Güç eksenli ve gücü hedefleyen bu yapının bidayetinden itibaren ana siyaseti güçlü olana kadar güçlü ile ittifaklar kur, bu mümkün değilse güçlü ile iyi geçin, bu da mümkün değilse asla güçlü ile çatışma şeklinde tezahür etmiştir. Bu ana strateji konu ile ilgili bir önceki makalemizde izah ettiğimiz üzere tipik bir Yahudi siyasasıdır.

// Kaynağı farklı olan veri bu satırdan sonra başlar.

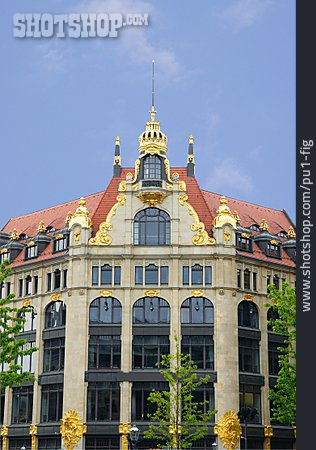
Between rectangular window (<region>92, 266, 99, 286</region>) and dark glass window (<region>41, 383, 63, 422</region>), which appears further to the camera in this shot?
rectangular window (<region>92, 266, 99, 286</region>)

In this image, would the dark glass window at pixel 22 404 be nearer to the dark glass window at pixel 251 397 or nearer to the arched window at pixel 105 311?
the arched window at pixel 105 311

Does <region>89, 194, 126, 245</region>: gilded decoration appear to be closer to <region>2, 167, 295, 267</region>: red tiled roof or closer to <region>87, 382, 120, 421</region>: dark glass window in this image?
<region>2, 167, 295, 267</region>: red tiled roof

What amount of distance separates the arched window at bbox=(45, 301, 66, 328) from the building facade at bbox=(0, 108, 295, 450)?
0.36 feet

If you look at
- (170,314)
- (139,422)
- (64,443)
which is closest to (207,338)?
(170,314)

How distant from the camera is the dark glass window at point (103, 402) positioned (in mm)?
71125

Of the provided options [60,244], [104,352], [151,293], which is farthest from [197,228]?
[104,352]

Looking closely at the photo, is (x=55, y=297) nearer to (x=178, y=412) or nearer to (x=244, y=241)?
(x=244, y=241)

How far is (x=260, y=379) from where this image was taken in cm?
7531

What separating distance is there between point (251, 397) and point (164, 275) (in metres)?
13.9

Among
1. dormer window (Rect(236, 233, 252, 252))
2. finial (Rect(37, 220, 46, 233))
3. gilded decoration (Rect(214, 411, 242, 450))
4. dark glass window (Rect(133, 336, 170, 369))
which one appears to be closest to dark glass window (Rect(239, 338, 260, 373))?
gilded decoration (Rect(214, 411, 242, 450))

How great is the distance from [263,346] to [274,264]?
8.49 meters

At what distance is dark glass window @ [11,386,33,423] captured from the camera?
7675 cm

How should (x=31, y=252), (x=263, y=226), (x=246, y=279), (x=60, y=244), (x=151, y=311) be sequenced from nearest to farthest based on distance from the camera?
(x=151, y=311) → (x=246, y=279) → (x=60, y=244) → (x=31, y=252) → (x=263, y=226)

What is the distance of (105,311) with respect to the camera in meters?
73.4
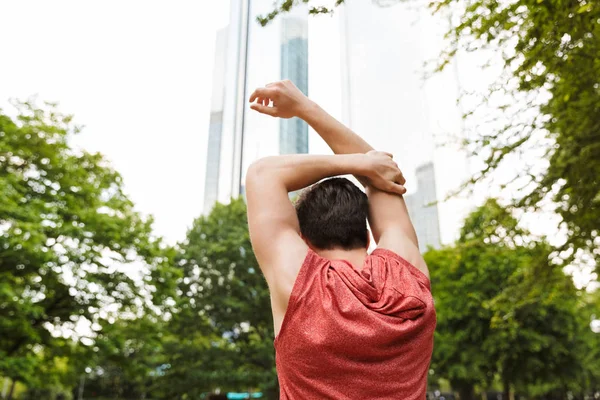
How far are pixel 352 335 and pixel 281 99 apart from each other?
0.85 meters

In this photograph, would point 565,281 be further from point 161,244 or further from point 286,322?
point 161,244

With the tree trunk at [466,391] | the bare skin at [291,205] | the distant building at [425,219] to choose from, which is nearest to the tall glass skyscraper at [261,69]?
the bare skin at [291,205]

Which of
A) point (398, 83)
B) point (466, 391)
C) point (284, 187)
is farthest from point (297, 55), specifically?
point (466, 391)

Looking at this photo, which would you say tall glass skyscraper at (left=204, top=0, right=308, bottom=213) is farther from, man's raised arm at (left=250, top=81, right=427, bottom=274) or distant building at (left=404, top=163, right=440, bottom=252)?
distant building at (left=404, top=163, right=440, bottom=252)

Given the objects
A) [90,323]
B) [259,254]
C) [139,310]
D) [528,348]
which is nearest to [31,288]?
[90,323]

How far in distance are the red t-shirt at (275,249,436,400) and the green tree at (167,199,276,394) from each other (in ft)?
57.4

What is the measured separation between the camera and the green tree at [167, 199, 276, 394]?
1786cm

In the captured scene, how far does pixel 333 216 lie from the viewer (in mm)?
1328

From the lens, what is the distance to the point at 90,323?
13125 mm

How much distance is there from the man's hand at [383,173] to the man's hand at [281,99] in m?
0.33

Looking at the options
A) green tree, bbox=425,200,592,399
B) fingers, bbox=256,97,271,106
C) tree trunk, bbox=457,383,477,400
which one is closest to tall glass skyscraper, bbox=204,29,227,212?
fingers, bbox=256,97,271,106

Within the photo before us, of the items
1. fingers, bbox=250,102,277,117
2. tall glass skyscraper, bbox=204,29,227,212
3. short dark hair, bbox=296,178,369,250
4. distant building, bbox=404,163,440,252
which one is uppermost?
distant building, bbox=404,163,440,252

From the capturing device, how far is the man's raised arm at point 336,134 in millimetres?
1421

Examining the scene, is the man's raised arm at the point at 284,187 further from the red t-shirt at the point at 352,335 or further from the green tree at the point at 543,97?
the green tree at the point at 543,97
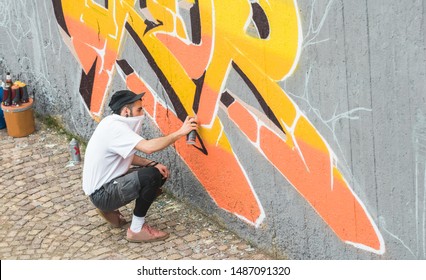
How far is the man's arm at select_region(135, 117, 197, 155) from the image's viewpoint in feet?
25.5

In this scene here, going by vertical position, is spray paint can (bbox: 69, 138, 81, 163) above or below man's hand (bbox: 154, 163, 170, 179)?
below

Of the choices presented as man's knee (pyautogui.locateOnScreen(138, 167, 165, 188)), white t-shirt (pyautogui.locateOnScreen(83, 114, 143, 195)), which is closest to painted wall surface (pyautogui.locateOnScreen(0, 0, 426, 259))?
man's knee (pyautogui.locateOnScreen(138, 167, 165, 188))

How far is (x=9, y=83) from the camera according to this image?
10.3 metres

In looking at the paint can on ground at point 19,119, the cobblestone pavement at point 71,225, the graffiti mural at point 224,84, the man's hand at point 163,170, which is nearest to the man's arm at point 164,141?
the graffiti mural at point 224,84

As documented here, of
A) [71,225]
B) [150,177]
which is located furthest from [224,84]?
[71,225]

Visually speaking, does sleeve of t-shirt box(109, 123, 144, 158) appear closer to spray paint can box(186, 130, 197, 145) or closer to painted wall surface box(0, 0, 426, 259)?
spray paint can box(186, 130, 197, 145)

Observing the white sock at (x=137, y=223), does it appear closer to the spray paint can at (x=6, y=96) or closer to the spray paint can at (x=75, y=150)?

Yahudiler bu siyasal tavrı arz-ı-mevut (vaat edilmiş topraklar) olarak bilinen mistik metaforla (ruhçu bir tavırla) dengelemektedirler. Bu tavrın karşılığı Gülenizim üzerine eleştirel yorumlar yapan kimi araştırmacılar tarafından İsevi karakterli Mesihçilik olarak ifade edilmişse de bu yönde açık bir emare ve ifadeye rastlamak zordur. Bunun yerine var olan şey metafizik gerilim olarak adlandırılan ruhçu önermelerle, rüyalara dayandırılan mistik vaatlerdir.   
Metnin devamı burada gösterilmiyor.